Nesta eleição que se aproxima, o medo parece ter definitivamente vencido a esperança Votando em um ou outro candidato, votaremos por medo ou votaremos com medo.
Mas nem todos os medos são iguais, e há muitos destinos para a angústia que nos invade. Podemos nos matar, ou podemos procurar ajuda. Podemos partir para a destruição do outro, ou podemos seduzi-lo, podemos buscar outros que fiquem a nosso lado, podemos também nos aproximar daqueles que antes nos pareciam tão distantes.
Podemos ainda, todos, falar do nosso ódio lentamente, longamente, e assim deixar que ele se revele dor, desesperança, ressentimento, medo e, quem sabe, desejos e sonhos.
Mas como fazer isso quando não temos tempo? Como propor isso a quem não quer nos escutar? Que direito temos de conversar com aquele que não nos escolhe como interlocutor?
Talvez não tenhamos mesmo direito, talvez não tenhamos muito a fazer. Talvez só possamos deixar esse outro sozinho, talvez devamos pedir que ele fique sozinho, e que pense, e que se possível sonhe.
Deixar o sujeito à sós com suas fantasias, com a esperança de que, em algum momento, como fantasmas, elas também o assombrem.
Fantasias de crianças com armas em punho, de mães sendo torturadas, de prisões cheias, de gays sendo banidos dos espaços públicos, fantasias de eliminação daqueles com quem não concordamos, que nos feriram, que talvez até tenham destruído alguns dos nossos sonhos e esperanças.
Fantasias, talvez, no fundo, de não mais sonhar.
Talvez, então o desejo de sonhar o faça sentir para além do ódio, talvez assim ele possa pensar que é preciso estar vivo para que a decepção, o medo e o ressentimento desapareçam. Talvez assim ele possa ver que o outro pode estar a seu lado, que adversários podem ser vencidos sem que sejam destruídos, que a paz é possível.
Talvez ele possa pensar que a escuta, enfim, é possível, e também a palavra, antes que os atos nos calem (e também nos ceguem).
Talvez se as pessoas puderem acreditar que isso tudo seja possível, elas insistam um pouco mais e suportem um pouco mais antes de entregar-se ao ódio, à violência e ao desejo de punir ou aniquilar o outro.
===============
▸ **OBJETIVO PROPOSTO**: No trecho sobre o medo na eleição, aponte tudo aquilo em que o ódio, falado lentamente e longamente, pode se revelar. O material não tem nenhum papel aqui.
===============
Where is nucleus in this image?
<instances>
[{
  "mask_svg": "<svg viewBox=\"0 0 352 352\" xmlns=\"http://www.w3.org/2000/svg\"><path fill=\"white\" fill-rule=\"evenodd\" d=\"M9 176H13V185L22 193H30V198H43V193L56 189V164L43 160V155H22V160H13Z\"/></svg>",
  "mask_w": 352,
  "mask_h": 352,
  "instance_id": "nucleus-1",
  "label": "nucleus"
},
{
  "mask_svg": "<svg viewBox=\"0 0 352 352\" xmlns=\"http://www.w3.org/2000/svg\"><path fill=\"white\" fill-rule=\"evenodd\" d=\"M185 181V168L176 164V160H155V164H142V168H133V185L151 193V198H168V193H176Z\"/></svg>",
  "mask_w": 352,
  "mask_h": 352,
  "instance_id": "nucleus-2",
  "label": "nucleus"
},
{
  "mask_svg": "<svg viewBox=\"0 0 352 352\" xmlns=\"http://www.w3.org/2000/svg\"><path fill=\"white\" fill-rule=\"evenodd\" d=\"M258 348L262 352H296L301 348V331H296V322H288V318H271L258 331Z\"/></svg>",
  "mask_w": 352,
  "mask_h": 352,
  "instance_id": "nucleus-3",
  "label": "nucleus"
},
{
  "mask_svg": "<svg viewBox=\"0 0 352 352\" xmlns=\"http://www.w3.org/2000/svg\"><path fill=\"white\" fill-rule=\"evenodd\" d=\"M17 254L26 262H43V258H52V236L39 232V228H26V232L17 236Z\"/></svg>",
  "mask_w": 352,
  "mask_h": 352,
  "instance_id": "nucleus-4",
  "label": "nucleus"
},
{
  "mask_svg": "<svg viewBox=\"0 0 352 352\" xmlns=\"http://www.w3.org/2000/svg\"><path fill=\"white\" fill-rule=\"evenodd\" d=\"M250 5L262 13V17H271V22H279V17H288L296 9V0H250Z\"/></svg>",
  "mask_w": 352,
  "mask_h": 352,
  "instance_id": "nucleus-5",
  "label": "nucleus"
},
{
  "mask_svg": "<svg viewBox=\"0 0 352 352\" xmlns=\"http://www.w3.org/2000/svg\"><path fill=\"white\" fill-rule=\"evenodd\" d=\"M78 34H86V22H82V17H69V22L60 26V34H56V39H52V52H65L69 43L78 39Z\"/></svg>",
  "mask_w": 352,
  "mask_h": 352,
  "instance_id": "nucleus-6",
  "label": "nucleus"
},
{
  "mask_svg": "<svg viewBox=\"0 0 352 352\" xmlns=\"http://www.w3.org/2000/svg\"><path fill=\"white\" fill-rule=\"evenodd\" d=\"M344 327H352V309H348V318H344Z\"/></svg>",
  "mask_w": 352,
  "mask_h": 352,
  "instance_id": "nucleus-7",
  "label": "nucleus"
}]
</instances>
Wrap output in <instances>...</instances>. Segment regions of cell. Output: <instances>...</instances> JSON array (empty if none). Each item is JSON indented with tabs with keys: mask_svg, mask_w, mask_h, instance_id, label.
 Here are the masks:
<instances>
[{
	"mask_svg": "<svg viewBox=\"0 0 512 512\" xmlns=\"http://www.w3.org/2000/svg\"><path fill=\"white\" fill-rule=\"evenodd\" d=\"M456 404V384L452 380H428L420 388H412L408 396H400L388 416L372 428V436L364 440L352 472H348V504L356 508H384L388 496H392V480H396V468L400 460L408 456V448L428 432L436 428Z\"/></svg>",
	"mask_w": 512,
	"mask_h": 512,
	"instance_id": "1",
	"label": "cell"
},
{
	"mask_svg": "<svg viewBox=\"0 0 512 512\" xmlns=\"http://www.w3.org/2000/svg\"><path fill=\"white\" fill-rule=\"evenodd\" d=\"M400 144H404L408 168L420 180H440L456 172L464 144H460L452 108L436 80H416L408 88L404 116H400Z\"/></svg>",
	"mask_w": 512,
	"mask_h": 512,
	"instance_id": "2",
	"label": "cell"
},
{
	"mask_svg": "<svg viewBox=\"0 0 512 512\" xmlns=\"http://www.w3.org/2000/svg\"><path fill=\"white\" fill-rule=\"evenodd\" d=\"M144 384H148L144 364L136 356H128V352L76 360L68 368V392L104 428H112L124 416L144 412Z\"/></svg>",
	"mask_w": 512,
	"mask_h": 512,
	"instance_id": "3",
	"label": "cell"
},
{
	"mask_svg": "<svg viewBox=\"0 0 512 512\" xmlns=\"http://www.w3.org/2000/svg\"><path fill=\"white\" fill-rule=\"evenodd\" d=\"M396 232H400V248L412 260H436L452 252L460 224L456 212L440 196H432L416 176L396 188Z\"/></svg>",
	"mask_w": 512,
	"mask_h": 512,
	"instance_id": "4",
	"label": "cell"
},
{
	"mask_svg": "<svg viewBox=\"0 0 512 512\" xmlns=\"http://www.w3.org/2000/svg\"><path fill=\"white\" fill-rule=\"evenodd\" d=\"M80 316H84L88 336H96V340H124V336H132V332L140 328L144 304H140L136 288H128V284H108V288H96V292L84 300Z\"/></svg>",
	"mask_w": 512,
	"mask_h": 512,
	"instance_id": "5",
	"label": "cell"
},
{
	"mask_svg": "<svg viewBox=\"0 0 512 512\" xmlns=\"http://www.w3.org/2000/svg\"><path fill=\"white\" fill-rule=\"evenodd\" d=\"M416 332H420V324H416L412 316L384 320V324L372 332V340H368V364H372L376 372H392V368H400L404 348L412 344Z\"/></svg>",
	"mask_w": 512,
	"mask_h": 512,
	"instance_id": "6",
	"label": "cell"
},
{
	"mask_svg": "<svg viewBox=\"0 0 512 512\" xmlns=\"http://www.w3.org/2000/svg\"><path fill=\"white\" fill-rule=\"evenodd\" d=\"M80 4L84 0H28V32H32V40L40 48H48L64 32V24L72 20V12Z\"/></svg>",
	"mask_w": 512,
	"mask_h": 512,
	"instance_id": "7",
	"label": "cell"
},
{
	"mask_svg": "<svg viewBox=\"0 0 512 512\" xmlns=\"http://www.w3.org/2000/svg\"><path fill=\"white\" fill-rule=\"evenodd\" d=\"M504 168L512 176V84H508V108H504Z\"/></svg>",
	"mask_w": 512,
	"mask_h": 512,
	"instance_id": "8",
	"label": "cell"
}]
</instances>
===============
▸ **RESULTADO OBTIDO**:
- dor
- desesperança
- ressentimento
- medo
- desejos
- sonhos